Copy out the passage in the piece on web fonts below, starting with "After the deep" and going on through "down page loading.".

:: EXCERPT TO READ

After the deep and thorough studies by Steve Souders on web fonts, there's surely a lot of concern among web developers about web fonts and their impact on page performance. However, such a concern should not be taken too seriously, because the interesting results reported by Steve concern only web fonts included via the CSS @font-face
rule. In short, Steve found out that this kind of font embedding creates a peculiar effect on web pages: fonts are first rendered without the specified web font and only later the font is completely loaded. This actually slows down page loading.
The example quoted above doesn't take into account the fonts embedded via JavaScript. The technique used in JavaScript is also known as cufon and is made up of two components:
- the cufon loader
- the web font to be loaded
Example:
<script src='http://cufon.shoqolate.com/js/cufon-yui.js' type='text/javascript'/> <script src='chunkfive.cufonfonts.js' type='text/javascript'/> <script type='text/javascript'> Cufon.replace('h3, h4', { fontFamily: 'ChunkFive-Roman', hover: true }); </script>
Unfortunately, the side effect of this technique is exactly the same as the aforementioned CSS technique: fonts are first rendered without styles and styled only later.
Apparently, the only way that has a minimum impact on page performance seems to be the inclusion via the link
element proposed by Google with its web fonts. I didn't notice any significant impact on page loading using this technique.

::::
:: DATASET EXTRACT

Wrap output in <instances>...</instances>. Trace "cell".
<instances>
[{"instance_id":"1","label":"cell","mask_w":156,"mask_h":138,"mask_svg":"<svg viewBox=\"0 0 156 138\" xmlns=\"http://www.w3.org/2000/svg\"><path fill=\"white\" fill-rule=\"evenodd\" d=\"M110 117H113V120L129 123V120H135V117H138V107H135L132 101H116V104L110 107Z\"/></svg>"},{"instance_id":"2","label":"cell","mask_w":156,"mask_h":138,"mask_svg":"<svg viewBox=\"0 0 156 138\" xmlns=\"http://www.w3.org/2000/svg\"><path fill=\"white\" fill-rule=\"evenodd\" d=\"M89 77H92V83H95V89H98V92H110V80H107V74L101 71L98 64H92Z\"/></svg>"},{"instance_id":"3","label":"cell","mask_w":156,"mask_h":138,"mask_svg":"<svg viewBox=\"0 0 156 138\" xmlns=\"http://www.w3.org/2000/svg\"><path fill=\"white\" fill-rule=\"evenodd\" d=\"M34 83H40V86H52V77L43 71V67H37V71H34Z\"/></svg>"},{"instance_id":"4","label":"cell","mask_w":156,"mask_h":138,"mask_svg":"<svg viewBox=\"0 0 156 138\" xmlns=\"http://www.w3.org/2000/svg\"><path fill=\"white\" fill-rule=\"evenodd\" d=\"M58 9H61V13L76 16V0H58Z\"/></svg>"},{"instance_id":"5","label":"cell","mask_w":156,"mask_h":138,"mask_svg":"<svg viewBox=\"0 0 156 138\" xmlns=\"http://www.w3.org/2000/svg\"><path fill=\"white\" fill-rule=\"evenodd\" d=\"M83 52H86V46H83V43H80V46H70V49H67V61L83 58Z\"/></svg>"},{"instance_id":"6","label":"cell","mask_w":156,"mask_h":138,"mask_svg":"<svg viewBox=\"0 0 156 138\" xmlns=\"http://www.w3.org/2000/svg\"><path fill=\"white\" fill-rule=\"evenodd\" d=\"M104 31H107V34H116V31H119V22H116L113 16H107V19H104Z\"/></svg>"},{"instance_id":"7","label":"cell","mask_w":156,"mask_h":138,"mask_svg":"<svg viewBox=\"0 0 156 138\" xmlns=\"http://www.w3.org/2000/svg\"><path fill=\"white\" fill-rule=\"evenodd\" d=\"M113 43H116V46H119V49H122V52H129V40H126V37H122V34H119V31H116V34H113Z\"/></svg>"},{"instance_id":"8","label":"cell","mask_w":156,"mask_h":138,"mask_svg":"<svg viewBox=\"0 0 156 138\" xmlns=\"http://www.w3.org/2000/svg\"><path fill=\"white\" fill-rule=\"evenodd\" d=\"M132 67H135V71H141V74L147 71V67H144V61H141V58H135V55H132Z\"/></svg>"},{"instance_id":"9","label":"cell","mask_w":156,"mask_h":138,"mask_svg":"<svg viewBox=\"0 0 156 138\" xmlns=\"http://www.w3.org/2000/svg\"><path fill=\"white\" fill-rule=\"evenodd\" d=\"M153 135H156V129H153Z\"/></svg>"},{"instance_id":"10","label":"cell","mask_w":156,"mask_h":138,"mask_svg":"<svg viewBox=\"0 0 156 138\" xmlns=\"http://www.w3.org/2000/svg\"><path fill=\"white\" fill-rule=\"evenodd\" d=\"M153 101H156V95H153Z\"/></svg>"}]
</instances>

::::

*RESPONSE AREA*
After the deep and thorough studies by Steve Souders on web fonts, there's surely a lot of concern among web developers about web fonts and their impact on page performance. However, such a concern should not be taken too seriously, because the interesting results reported by Steve concern only web fonts included via the CSS @font-face
rule. In short, Steve found out that this kind of font embedding creates a peculiar effect on web pages: fonts are first rendered without the specified web font and only later the font is completely loaded. This actually slows down page loading.